-------- Exercise materials

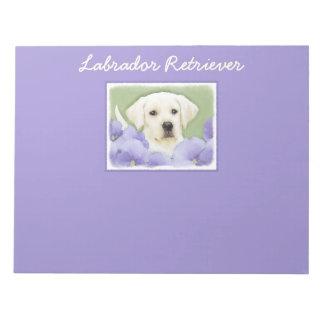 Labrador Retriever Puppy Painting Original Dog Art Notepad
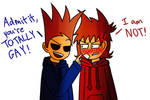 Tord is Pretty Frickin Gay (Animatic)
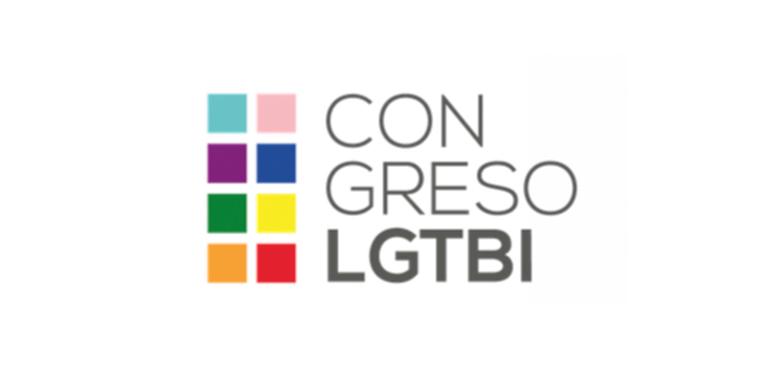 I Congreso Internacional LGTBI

----------------
-------- Exercise materials

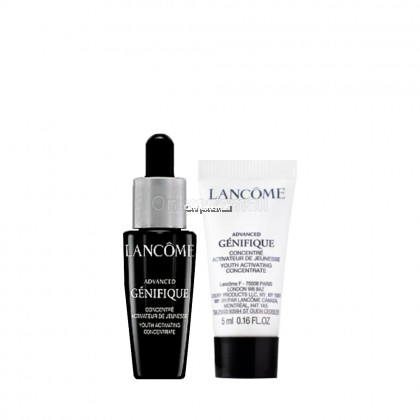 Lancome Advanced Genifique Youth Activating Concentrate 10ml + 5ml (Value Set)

----------------
-------- Exercise materials

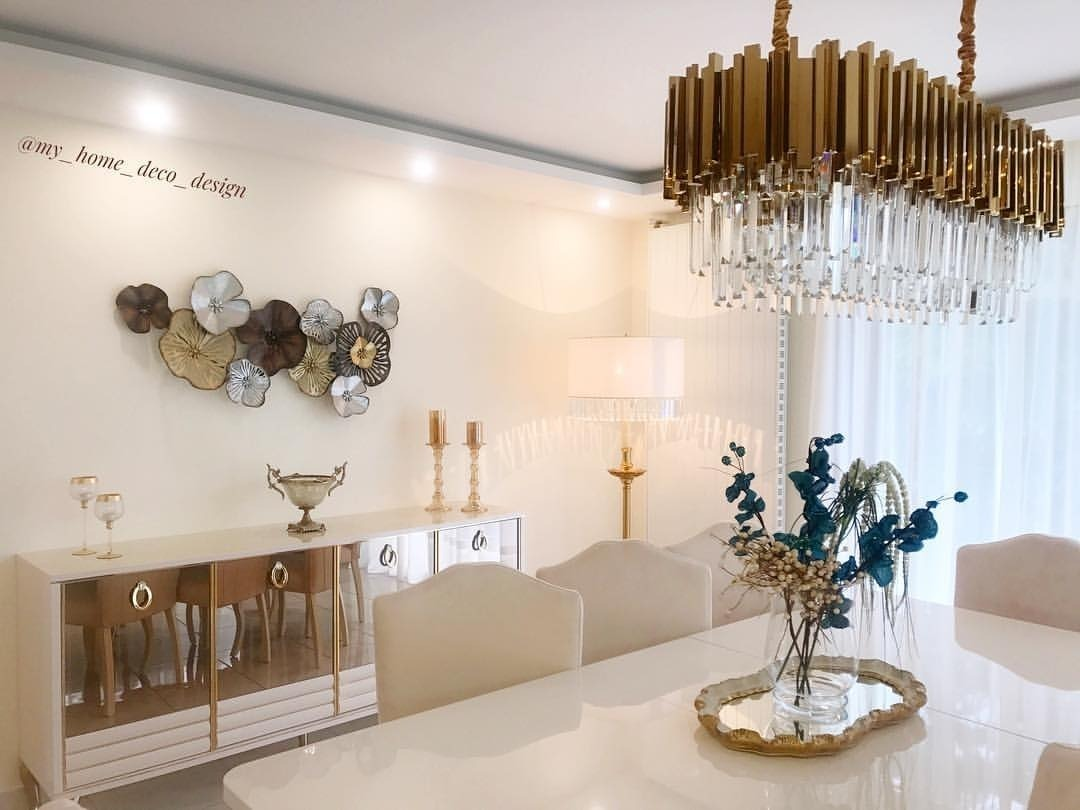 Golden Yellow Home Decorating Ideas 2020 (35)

----------------

What this task involves -
Look above for the line containing "Tord is Pretty Frickin Gay (Animatic)", then write out every line from there down to the line containing "I Congreso Internacional LGTBI", that line included, with no pictures.

Exercise answer -
 Tord is Pretty Frickin Gay (Animatic)
 I Congreso Internacional LGTBI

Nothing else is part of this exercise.